[Date Prev][Date Next][Thread Prev][Thread Next][Date Index][Thread Index]
bug#17188: Sort bugs
From: |
Nikos Balkanas |
Subject: |
bug#17188: Sort bugs |
Date: |
Sat, 5 Apr 2014 21:42:31 +0300 |
On Sat, Apr 5, 2014 at 3:21 PM, Eric Blake <address@hidden> wrote:
> tag 17188 notabug
> thanks
>
> On 04/04/2014 08:07 PM, Nikos Balkanas wrote:
> > Hi,
> >
> > Sort is seriously bugged. This is the output from:
> >
> > sort -d -t \t -k1 input > out
>
> -d says to do a dictionary sort that ignores non-alphanumeric
> characters. But it still leaves it up to your current locale on whether
> those non-alpha characters are collated case-insensitively.
>
> Also, '-k1' is almost always wrong - you generally want '-k1,1' if you
> want to sort by JUST the first field, rather than by the whole line.
>
Sorting by the first line? What is that? Sort should work on each line by
given columns
Unix man:
KEYDEF is F[.C][OPTS][,F[.C][OPTS]] for start and stop position, where F
is a field number and C a character position in the field; both are ori‐
gin 1, and the stop position defaults to the line's end...

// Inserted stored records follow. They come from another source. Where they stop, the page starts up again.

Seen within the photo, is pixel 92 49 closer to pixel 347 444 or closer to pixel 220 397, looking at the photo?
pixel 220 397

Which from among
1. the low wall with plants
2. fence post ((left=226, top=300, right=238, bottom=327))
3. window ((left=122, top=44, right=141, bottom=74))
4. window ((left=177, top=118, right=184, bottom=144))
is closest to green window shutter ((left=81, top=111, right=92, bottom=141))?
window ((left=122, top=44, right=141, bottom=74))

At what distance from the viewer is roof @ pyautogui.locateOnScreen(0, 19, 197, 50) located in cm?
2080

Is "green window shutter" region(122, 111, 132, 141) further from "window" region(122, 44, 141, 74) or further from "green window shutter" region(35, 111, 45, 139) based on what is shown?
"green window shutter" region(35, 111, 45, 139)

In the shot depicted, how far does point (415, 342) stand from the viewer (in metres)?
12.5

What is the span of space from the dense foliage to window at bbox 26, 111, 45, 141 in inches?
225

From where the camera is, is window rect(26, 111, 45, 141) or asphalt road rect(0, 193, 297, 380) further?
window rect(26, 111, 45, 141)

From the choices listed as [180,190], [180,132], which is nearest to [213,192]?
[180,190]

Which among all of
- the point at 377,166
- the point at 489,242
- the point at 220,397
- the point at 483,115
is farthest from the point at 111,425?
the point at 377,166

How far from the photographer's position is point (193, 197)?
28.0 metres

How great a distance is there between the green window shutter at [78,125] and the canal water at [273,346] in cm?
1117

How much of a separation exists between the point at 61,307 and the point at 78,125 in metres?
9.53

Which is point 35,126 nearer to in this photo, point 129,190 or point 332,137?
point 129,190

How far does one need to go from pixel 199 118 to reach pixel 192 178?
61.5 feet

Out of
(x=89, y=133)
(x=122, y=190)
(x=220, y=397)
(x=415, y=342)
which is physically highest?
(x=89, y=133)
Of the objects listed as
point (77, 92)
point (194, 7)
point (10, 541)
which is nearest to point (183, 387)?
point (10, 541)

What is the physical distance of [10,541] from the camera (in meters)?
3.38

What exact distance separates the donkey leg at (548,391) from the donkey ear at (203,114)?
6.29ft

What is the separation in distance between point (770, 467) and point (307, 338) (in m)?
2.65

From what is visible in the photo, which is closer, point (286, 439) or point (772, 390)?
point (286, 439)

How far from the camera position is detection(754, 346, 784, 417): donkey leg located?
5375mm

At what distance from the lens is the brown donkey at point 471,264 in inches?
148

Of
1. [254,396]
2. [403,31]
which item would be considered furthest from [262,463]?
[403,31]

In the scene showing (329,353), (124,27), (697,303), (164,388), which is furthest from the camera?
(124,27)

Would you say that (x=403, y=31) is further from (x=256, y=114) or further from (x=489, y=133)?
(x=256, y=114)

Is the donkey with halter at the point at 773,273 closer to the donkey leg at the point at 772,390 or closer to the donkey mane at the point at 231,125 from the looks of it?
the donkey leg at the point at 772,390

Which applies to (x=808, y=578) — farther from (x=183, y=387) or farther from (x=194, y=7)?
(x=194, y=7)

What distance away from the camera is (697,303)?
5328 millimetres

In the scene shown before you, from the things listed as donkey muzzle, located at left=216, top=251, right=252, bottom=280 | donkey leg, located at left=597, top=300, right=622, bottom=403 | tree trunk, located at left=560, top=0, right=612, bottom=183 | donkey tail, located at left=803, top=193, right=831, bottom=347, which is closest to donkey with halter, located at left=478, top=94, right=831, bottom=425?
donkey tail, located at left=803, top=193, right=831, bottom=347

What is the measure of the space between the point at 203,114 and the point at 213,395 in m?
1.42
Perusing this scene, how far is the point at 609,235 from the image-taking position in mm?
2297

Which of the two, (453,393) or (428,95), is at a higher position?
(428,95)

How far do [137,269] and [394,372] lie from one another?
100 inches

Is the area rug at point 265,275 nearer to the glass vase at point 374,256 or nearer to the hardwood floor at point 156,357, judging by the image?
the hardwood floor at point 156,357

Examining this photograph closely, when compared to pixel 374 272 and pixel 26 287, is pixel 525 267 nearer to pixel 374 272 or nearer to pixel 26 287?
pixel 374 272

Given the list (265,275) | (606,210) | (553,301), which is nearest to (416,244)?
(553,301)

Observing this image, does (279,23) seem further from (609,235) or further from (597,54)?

In retrospect this confirms your saying. However, on first look, it doesn't
make sense. An example
like the one you gave me, in the man page would save a lot of explaining.
> See the FAQ:
>
> https://www.gnu.org/software/coreutils/faq/coreutils-faq.html#Sort-does-not-sort-in-normal-order_0021
>
>
From that link:
"So far there is still no fully satisfactory solution to this problem. If
you find one then please contact me so that this information can be listed."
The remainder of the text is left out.